Go to Blog

TF-IDF: Advanced On-Page Optimization

91
Wow-Score
The Wow-Score shows how engaging a blog post is. It is calculated based on the correlation between users’ active reading time, their scrolling speed and the article’s length.
Learn more

TF-IDF: Advanced On-Page Optimization

Christina Sanders
TF-IDF: Advanced On-Page Optimization

Google's algorithm has dramatically evolved over the years. In 2013, the Google Hummingbird update transformed Google's ability to provide the most relevant results by interpreting the searcher's intent rather than relying on a specific keyword.

For searchers, this meant Google turned into a knowledge assistant, helping to close knowledge gaps that would have made it difficult for the searcher to find a relevant search result. For example, Google was now able to recognize the intent of a query for "president of Canada" and return information on Canada's prime minister. For SEO's this meant no longer trying to account for every synonym or keyword variation and stuffing them onto a page. It also sparked a call (once again) for focusing on creating high-quality, relevant content. 

While creating quality content is the goal, understanding how Google identifies quality content is crucial to staying competitive as Google's SERPs continue to evolve. Tying together synonyms and similar phrases were the beginning of a smarter Google algorithm, but now Google can tie together related concepts to understand which content provides the greatest breadth and calculate how often those concepts appear on a page to identify which piece provides the most significant depth. This in-depth content analysis is called term frequency-inverse document frequency (TF-IDF) analysis.

What is TF-IDF?

TF-IDF is Google's way of determining the quality of a piece of content based on an established expectation of what an in-depth piece of content contains.

(TF-IDF) measures the importance of a keyword phrase by comparing it to the frequency of the term in a large set of documents.

— Cyrus Shepherd- More than Keywords: 7 Concepts of Advanced On-Page SEO

In a previous article about TF-IDF, A.J. Ghergich tells us "The overall goal of TF-IDF is to statistically measure how important a word is in a collection of documents". 
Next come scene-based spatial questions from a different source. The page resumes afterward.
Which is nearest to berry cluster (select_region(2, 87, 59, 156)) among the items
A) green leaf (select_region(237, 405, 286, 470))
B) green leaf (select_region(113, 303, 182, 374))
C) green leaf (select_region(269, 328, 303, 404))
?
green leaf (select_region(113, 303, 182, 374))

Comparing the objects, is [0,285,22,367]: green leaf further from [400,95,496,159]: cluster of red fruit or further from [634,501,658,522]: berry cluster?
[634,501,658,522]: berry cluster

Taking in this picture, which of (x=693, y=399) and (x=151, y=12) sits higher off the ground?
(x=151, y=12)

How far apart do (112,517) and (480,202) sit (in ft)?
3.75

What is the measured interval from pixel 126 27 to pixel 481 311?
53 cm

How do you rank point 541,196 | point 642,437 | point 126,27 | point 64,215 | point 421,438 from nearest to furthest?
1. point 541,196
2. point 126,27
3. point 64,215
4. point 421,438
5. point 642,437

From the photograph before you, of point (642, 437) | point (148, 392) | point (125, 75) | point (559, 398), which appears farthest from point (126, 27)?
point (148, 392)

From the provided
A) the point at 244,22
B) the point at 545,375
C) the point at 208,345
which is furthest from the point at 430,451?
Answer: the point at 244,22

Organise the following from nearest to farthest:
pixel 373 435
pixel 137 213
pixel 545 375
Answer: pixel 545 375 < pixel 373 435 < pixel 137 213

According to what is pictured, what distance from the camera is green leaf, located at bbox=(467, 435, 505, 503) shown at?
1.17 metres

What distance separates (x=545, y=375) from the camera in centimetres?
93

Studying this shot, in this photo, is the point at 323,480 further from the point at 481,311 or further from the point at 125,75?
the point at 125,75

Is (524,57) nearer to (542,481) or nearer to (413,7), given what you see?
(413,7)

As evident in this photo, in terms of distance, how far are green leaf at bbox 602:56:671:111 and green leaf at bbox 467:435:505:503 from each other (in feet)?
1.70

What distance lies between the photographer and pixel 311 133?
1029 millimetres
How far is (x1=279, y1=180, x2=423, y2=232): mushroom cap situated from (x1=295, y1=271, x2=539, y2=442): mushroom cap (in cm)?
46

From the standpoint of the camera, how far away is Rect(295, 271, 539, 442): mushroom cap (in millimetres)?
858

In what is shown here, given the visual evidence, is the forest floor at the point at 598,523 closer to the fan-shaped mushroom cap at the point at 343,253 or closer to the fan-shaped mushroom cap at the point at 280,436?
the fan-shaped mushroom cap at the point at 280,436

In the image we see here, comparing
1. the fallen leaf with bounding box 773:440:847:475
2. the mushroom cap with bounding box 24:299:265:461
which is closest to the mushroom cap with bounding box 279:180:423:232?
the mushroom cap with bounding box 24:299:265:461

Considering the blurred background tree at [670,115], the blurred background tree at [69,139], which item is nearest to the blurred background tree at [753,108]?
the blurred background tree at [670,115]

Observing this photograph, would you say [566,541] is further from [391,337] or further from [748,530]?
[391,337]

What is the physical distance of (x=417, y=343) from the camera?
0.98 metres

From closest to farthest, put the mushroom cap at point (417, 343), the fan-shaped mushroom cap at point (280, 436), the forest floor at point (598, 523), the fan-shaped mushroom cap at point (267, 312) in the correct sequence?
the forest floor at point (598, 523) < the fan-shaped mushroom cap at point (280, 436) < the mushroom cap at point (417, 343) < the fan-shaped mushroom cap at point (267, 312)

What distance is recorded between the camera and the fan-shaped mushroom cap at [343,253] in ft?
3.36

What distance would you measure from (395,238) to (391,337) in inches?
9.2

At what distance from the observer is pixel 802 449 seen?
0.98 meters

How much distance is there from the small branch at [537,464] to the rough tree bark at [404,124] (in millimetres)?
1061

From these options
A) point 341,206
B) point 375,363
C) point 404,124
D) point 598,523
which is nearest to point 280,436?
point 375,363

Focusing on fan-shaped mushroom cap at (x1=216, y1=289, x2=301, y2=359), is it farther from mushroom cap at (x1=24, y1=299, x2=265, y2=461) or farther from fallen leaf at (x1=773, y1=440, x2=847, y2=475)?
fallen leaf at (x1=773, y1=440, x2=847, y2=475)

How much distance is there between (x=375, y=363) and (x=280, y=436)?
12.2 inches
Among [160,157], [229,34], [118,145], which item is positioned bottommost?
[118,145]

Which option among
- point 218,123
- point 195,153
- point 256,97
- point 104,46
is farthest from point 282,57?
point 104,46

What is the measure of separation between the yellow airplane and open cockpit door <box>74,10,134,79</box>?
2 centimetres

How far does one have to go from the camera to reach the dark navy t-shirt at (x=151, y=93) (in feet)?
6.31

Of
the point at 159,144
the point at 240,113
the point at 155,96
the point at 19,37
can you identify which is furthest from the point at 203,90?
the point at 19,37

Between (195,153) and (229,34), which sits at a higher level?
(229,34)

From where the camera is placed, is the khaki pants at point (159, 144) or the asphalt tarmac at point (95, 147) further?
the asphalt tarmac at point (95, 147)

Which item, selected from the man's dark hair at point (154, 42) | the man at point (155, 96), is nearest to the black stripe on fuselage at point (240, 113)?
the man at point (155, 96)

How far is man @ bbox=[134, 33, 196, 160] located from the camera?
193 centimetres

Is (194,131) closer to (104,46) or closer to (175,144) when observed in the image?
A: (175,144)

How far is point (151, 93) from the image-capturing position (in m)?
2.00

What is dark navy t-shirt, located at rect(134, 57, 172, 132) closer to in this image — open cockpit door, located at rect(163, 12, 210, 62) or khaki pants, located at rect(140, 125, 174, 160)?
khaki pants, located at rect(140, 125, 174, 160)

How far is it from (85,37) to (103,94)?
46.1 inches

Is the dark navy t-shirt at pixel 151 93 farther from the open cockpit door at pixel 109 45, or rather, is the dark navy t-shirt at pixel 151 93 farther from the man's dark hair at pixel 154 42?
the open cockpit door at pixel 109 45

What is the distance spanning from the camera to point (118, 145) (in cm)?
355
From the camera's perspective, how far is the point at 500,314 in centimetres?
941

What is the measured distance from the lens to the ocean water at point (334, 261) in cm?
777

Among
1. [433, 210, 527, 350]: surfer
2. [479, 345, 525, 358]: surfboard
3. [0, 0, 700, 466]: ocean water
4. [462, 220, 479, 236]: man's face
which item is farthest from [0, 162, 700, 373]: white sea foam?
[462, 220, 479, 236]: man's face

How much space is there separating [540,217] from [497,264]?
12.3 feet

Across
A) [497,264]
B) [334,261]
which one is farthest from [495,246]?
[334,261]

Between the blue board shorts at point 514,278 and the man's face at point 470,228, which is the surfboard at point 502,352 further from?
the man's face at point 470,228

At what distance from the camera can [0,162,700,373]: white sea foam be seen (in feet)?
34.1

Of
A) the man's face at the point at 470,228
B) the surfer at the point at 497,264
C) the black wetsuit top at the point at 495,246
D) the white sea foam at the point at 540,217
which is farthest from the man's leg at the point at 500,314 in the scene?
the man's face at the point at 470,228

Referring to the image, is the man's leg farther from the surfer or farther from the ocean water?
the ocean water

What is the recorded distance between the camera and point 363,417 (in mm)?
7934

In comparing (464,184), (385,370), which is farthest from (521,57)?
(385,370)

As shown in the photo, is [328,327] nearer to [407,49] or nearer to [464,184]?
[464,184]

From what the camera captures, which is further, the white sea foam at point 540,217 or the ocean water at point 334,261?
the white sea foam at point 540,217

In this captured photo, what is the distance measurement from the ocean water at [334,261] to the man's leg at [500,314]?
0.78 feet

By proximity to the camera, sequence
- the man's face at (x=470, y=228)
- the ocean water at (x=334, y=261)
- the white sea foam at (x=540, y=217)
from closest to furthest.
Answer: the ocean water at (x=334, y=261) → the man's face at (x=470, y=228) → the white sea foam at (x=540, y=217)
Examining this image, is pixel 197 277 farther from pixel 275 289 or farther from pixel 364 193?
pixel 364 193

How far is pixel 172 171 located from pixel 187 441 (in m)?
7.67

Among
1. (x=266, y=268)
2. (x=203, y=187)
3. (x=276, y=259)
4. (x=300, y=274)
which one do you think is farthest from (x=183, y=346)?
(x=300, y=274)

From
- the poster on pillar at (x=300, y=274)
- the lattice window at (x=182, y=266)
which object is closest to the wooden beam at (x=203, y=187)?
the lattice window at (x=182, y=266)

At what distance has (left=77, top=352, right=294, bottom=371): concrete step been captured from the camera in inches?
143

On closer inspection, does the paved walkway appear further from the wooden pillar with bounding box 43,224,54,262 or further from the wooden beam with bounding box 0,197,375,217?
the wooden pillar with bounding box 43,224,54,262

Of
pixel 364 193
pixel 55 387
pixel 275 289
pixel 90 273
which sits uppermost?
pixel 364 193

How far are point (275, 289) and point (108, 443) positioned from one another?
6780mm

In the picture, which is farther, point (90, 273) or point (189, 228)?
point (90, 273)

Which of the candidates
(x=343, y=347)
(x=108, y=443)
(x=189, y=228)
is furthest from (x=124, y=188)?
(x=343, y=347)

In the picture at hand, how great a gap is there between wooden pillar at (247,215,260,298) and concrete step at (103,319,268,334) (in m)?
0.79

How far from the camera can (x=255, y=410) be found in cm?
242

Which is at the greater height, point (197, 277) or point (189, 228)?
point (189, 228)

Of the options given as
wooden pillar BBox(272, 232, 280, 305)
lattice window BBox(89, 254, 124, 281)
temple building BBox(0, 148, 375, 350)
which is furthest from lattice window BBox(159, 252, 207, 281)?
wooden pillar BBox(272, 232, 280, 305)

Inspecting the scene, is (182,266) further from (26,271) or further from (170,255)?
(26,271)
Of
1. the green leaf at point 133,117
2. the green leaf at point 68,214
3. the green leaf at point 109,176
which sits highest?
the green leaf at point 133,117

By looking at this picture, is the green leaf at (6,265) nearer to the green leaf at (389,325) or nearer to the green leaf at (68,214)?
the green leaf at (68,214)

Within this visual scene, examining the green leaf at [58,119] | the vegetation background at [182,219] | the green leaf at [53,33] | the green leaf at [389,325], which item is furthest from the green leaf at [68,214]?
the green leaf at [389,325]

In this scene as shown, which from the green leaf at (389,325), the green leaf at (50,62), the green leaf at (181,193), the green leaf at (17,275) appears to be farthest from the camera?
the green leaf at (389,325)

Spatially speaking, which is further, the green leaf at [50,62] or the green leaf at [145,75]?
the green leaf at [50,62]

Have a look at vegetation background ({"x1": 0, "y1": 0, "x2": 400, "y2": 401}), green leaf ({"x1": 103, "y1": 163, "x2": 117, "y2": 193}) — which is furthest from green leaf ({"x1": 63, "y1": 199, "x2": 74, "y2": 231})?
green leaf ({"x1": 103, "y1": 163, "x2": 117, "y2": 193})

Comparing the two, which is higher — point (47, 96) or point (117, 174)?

For example, if you are a small business owner wanting to learn how to use SEO to drive more traffic to your website, there are several topics that a complete SEO guide would cover including:

  • Keyword Research
  • Meta Data
  • Site Audit
  • Crawl-ability
  • Google Bots

Other topics that would also be relevant but would likely appear less frequently than those on the list above include:

  • Moz
  • Ahrefs
  • SEMrush
  • Panda Update
  • H1 Tag

When evaluating a piece of content, the Google algorithm would calculate how often each of the above terms appears on all of the content currently associated with "SEO guide" in comparison to all of the other terms. This data is then used as a baseline "score" that any one piece of content can be scored against. 

When to Use TF-IDF Analysis

SEO's and content creators can use TF-IDF to identify content gaps in their current content based on the content currently ranking in the top 10 search results. It can also be used when creating new content so that content ranks higher, faster. However, marketers also have limited time, so which content pieces should you focus on first to get the most benefit?

1. High Potential Content Stuck on the 2nd Page

Start by identifying content that has been live on your site for a while but is struggling to break the first page. If that content has already been optimized for technical SEO considerations and has some authority going to it, it likely would benefit from further content optimization.

2. Content Slowly Losing Traffic (and Rankings) Over the Past Year

Whenever I see a site that has slowly dropped from the top of the first page to the bottom of the first page, it's typically due to increasing competition or Google's algorithm changing which content is most relevant to that SERP. A quick way to check this is to pull up a screenshot of the SERP from a year ago using a tool like SpyFu and comparing it to the current SERP. In either case, revisiting your content to ensure that it still relevant and the most relevant helps you recover and maintain those rankings.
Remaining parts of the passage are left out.